Au début des années 1900, il n’était pas rare qu’un scientifique travaille tout seul dans son laboratoire ou son sous-sol. Aujourd’hui, la moindre des recherches est faite par des équipes allant d’une demi-douzaine à plusieurs douzaines de personnes. Les Nobels de science, qui ne peuvent jamais être remis à plus de trois personnes, sont un anachronisme qui dérange.
Ces prix apportent aux gagnants «une attention disproportionnée» par rapport à leur contribution réelle à la recherche: c’est l’une des raisons que donnait la revue Nature, en éditorial, pour recommander carrément l’abolition des Nobels… en 1975.

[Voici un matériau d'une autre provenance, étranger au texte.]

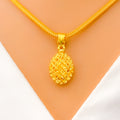 Chic Netted 22k Gold Oval Pendant 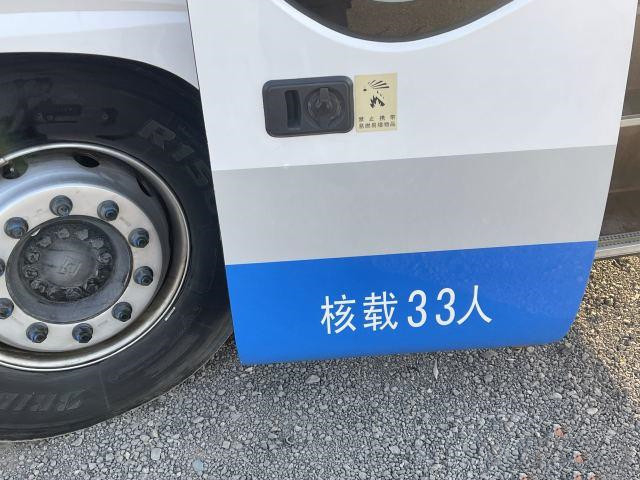 2 as Gebruikte de Busluxe 33 van Passanger Yutong Dubbel de Deurenluchtkussen van de Zetelsmotor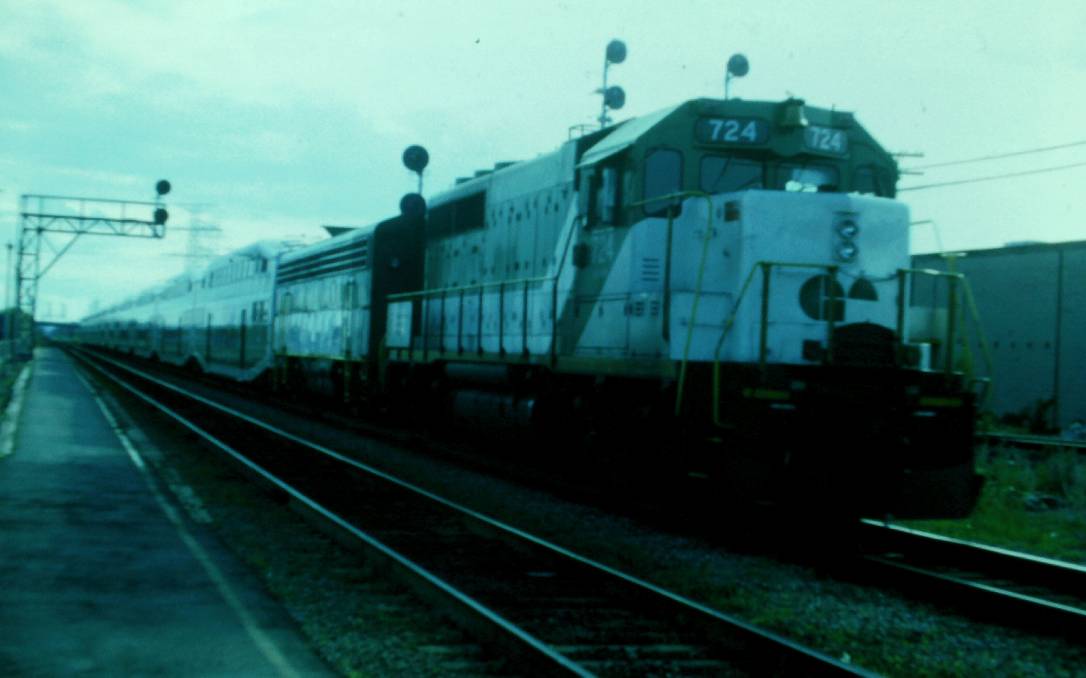 GO Transit GP40 #724 by Tracksidegorilla1 on DeviantArt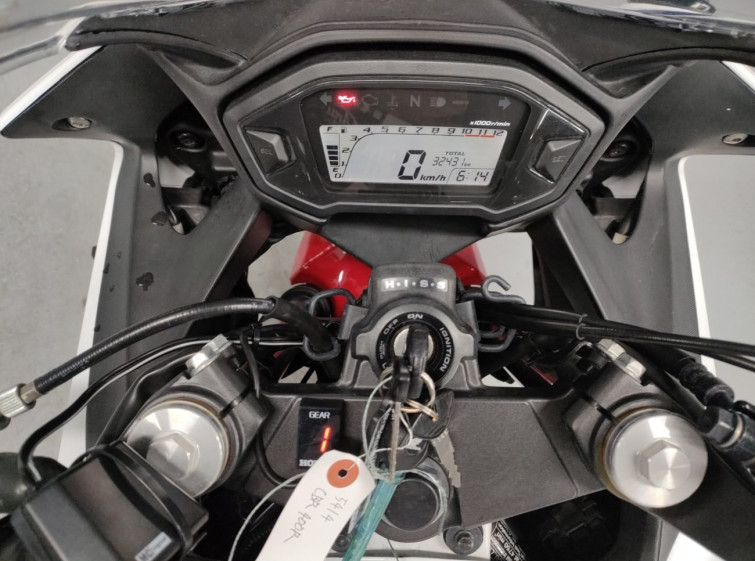 Мотоцикл Honda CBR400R с пробегом 32431 km с пробегом 32431 km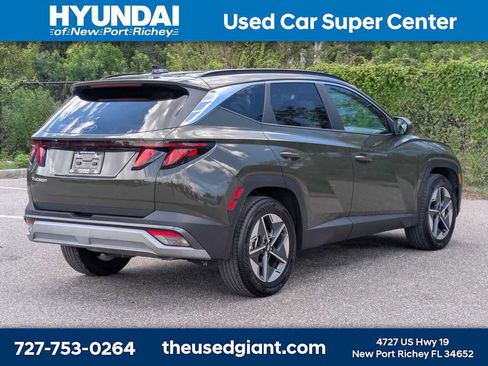 Certified 2025 Hyundai Tucson SEL FWD image 5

En fait, même la phrase «plusieurs douzaines de personnes» est incomplète. Toute percée scientifique s’inscrit dans un processus où plusieurs équipes indépendantes ont pu se concurrencer pendant des années, se contredire puis se compléter, chacune apportant sa petite pierre à l’édifice. Mais comme les trois Nobels scientifiques — médecine, chimie, physique — ne peuvent récompenser que trois personnes chacun, ils entretiennent le mythe du «savant» isolé dans son laboratoire.
Deux chercheurs, Arturo Casadevall et Ferris Fang — à qui l’on doit ces dernières années quelques études sur les dysfonctionnements de l’édition scientifique — écrivaient en 2013: «Le Prix Nobel illustre la théorie historique du ‘grand homme’, cette théorie qui présume que l’Histoire est façonnée par des individus spéciaux qui transforment le monde à travers leur vision unique et autres qualités. […] Toutefois, les historiens modernes reconnaissent qu’il s’agit d’une vision incomplète de la façon dont le monde fonctionne vraiment.»
La règle des trois gagnants — qui n’a pas changé depuis le premier Nobel, en 1901 — «est fondamentalement absurde», écrivait le journaliste Carl Zimmer en 2011. Un «charmant anachronisme», poursuivait le Scientific American en 2012. «Le prix Nobel est-il une bonne chose pour la science?» titraient Casadevall et Fang en 2013.